Clue

A Clue is the object model that CluedIn expects from third party systems in the form of data. It is the language that CluedIn speaks. It is the role of the developer that is implementing the CluedIn solution to map custom data formats into this universal data model. The Clue can take two main formats, JSON or XML. Despite what programming language is used to send this data to CluedIn, CluedIn only requires that you send it in either of these two formats.

A Clue is an object model that CluedIn provide because it has generically mapped every object type that we commonly work with. It is an all purpose data structure and object model that can generically allow you to map Companies, People, Tasks, Documents or other custom types. This means that each Clue has some generic, catch-all properties, but also the ability to map properties that we have never seen before.

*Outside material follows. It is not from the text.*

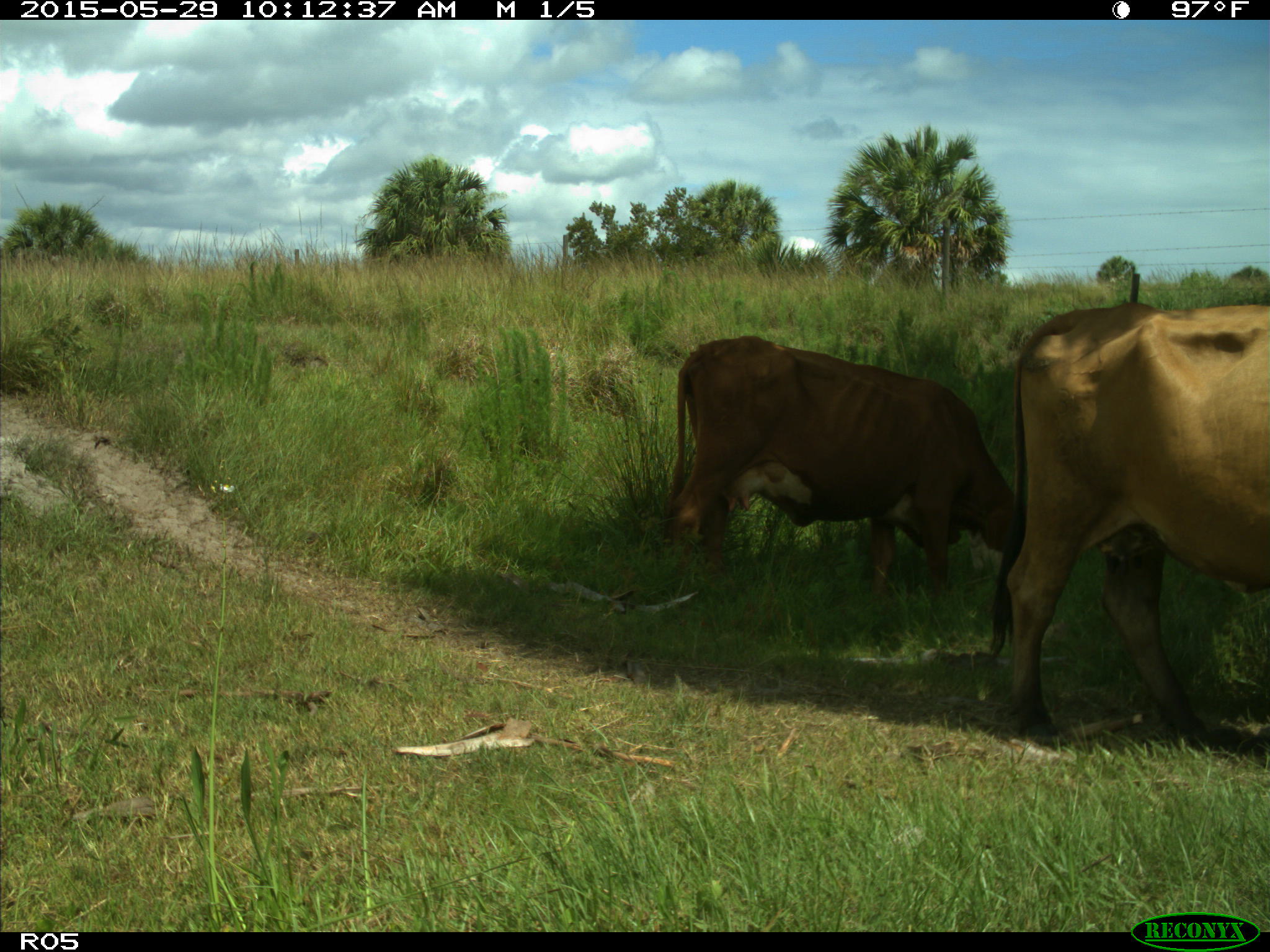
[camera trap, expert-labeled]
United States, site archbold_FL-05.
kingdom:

It is the goal of a Clue to find other Clue or Entity objects that already exist within your CluedIn account and either merge, connect or enrich those records.

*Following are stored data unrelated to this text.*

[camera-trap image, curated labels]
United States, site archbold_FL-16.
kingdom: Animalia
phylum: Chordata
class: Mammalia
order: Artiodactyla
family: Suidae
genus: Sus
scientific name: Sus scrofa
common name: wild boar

A Clue is made up of generic properties and then a property bag to place all data that doesn’t not fit into a common well known object type. The Clue also has a way to add Entity Codes, which are a unique reference to an object. It also allows you to map Edges, which are references to other objects that may exist now, or in the future or never.

For more advanced uses, the Clue will also allow you to map:

  • A Preview Image
  • Authors
  • Aliases
  • Change Verbs
  • Extracted Content e.g. Content of a file.
  • Uri
  • Tags
  • External Uri’s

A Clue can have many Entity Codes associated with it. Imagine that you were integrating a record on a company and you had data on their local business identifier, website, LinkedIn URL, Facebook URL. These would all be considered ways to uniquely identify a company. Some are questionable as being unique identifiers, but most of the time we can accept that in more cases than not, they will be unique. For example, you could argue that a website is not a unique reference as chances are that you have purchased the website domain off a business that went bankrupt. This is completely fair, but we need to realize if this is the greater “evil” or not. More than often, a website will be unique to a company, but potentially not for a particular legal entity of that company, and for those times that it is not, we know that we might need to manually intervene in those records at a later point in time.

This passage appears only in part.